((

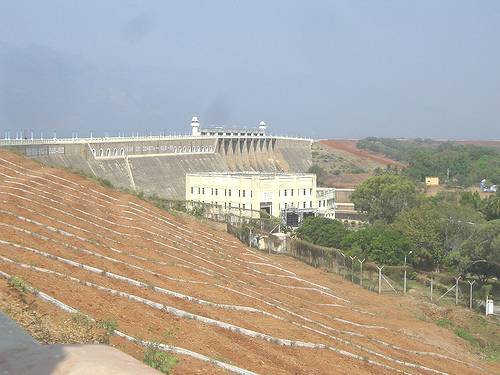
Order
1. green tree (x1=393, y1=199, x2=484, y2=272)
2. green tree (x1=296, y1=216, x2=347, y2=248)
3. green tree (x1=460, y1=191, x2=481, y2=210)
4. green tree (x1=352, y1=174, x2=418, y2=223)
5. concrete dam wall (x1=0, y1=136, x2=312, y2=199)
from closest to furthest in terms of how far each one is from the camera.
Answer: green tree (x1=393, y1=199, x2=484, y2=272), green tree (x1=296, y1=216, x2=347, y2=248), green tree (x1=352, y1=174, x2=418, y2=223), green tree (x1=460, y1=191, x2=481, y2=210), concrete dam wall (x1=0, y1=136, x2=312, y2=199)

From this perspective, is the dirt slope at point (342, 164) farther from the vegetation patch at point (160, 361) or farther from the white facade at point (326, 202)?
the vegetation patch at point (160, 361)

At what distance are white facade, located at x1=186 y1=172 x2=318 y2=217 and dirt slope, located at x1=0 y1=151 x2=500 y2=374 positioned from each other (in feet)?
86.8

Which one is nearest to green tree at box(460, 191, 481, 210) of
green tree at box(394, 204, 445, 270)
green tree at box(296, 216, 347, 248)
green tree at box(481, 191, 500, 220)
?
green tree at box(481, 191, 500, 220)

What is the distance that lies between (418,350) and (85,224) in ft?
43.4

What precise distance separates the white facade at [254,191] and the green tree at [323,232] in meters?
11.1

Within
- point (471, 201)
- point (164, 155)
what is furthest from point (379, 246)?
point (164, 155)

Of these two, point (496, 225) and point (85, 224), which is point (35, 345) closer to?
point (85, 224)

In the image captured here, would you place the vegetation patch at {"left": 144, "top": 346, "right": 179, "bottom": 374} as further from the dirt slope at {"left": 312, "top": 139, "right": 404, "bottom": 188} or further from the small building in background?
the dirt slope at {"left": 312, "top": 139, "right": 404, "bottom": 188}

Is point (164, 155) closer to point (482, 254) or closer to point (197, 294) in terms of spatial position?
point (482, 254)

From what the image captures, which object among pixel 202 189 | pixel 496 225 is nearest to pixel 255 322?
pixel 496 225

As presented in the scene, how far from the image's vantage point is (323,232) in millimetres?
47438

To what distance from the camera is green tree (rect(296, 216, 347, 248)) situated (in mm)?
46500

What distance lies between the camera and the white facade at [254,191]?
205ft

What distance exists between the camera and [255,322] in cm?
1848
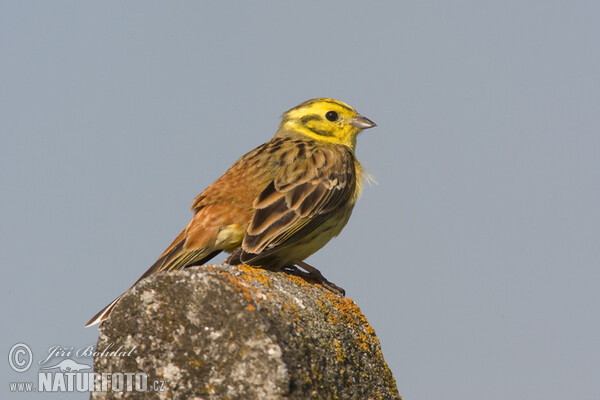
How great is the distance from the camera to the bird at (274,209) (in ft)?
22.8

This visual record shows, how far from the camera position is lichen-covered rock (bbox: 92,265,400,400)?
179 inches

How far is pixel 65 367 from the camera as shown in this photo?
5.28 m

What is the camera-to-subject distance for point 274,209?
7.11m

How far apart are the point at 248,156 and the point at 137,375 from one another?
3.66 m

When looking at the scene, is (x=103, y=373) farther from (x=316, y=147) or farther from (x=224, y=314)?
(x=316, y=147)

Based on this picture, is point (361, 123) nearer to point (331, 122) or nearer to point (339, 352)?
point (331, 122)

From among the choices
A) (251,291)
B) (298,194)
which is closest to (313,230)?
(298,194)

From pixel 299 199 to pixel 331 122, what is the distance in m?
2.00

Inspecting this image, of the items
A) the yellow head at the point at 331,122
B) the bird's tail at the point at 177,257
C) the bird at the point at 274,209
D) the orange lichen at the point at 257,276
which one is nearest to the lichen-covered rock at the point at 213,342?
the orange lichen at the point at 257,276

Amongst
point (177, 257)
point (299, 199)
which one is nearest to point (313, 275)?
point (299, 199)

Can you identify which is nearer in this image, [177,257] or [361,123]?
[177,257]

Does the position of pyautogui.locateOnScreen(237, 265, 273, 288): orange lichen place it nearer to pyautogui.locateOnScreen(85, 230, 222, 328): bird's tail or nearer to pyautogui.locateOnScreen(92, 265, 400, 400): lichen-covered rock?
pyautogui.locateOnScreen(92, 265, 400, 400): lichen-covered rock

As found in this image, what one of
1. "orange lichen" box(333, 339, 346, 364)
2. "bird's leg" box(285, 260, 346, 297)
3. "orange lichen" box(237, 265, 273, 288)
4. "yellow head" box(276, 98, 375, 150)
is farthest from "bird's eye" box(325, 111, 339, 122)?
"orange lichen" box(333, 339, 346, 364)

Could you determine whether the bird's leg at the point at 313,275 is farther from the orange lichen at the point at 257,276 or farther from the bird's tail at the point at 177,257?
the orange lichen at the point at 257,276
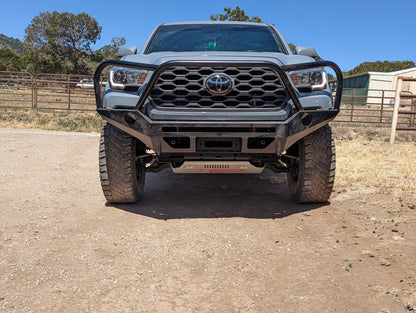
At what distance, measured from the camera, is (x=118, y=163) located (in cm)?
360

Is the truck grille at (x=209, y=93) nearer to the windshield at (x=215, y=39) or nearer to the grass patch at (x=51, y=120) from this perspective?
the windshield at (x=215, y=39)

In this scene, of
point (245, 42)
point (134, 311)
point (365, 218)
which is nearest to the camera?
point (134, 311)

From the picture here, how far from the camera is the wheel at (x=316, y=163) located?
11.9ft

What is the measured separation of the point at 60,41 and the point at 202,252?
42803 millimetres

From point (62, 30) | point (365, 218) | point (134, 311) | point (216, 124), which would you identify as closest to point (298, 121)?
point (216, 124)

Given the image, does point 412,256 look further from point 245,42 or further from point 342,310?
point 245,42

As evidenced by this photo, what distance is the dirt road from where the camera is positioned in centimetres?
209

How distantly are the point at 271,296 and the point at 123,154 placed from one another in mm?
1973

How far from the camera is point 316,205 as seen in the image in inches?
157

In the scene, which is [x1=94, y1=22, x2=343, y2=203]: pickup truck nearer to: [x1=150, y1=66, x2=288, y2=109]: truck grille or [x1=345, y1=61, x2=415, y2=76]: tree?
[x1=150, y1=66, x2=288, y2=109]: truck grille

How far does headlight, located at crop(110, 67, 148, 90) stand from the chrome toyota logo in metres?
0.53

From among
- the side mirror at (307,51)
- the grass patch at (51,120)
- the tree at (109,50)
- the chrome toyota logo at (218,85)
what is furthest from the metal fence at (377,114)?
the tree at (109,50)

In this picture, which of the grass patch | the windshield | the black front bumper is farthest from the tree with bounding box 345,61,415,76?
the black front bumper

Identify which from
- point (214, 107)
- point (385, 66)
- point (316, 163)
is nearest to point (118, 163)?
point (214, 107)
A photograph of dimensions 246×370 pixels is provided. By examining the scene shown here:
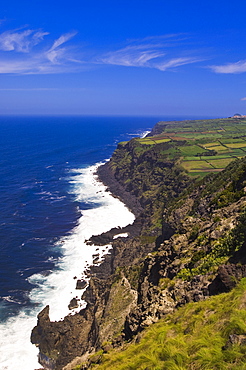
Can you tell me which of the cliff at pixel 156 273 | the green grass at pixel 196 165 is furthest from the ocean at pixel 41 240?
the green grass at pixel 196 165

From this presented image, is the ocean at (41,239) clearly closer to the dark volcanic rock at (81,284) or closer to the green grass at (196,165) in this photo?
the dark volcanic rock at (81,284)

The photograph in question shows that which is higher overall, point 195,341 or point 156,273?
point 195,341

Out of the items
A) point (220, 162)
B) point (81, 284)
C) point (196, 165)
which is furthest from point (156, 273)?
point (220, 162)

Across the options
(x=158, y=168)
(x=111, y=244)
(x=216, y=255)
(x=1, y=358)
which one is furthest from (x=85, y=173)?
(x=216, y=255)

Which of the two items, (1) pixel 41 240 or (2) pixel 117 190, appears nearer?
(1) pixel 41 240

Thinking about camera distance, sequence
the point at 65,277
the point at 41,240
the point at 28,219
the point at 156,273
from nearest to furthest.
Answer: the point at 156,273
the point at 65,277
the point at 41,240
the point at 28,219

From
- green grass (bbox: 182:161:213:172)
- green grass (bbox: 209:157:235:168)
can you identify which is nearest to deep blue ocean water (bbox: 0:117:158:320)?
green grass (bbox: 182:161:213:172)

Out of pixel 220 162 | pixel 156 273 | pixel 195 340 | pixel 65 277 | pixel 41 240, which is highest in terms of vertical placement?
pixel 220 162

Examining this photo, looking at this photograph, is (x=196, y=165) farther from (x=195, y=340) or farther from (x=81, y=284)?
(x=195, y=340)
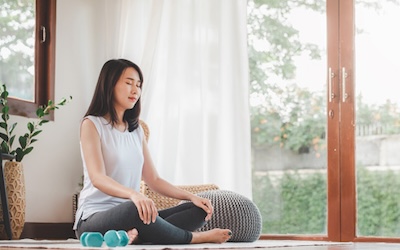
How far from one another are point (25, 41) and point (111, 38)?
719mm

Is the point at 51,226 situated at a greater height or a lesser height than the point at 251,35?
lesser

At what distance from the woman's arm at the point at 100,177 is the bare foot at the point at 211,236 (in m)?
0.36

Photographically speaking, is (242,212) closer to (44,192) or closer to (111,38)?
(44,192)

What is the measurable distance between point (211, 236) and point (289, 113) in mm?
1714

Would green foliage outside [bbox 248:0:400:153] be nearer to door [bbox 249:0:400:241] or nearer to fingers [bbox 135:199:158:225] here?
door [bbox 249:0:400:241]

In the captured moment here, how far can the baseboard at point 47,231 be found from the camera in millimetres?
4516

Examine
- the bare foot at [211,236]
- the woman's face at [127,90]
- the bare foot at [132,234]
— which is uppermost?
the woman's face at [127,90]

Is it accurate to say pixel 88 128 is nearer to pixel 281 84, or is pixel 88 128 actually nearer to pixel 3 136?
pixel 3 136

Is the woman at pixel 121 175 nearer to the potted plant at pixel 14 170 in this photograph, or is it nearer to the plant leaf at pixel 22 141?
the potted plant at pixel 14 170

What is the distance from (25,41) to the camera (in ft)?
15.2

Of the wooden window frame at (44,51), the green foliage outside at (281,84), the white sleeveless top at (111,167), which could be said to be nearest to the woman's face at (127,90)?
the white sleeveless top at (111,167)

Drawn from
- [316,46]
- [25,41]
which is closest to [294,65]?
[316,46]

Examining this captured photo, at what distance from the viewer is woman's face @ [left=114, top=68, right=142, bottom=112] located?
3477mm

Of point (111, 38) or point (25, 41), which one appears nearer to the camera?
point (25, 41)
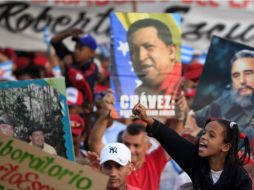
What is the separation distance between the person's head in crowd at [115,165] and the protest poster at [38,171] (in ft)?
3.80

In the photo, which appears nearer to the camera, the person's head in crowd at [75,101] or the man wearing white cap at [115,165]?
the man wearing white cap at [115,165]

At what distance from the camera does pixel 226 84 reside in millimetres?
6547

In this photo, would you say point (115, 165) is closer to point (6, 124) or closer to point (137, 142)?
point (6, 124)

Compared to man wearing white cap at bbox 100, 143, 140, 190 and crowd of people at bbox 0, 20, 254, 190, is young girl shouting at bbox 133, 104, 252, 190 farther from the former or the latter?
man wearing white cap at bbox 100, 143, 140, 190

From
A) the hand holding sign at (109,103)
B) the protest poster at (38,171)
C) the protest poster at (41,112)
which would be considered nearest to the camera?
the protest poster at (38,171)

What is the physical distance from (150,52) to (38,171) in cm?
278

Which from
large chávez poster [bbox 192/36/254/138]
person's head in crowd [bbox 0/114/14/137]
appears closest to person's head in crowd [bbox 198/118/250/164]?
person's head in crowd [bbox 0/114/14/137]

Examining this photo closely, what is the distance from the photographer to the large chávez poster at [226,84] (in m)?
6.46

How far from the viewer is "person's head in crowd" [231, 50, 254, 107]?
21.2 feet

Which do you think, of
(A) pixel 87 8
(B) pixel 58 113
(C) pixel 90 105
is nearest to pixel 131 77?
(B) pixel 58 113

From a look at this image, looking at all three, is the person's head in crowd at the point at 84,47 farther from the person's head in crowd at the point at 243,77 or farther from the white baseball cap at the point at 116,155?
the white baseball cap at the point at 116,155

))

▶ [Given task]: Arrange the lines of the listing above as a JSON list of strings, one string per line and no blank lines, starting at the very beginning of the listing and going on through the line with "from closest to". Leave the pictures out.

▶ [The answer]:
[
  "Order",
  "1. green tree (x1=393, y1=199, x2=484, y2=272)",
  "2. green tree (x1=296, y1=216, x2=347, y2=248)",
  "3. green tree (x1=460, y1=191, x2=481, y2=210)",
  "4. green tree (x1=352, y1=174, x2=418, y2=223)",
  "5. concrete dam wall (x1=0, y1=136, x2=312, y2=199)",
  "from closest to furthest in terms of how far each one is from the camera."
]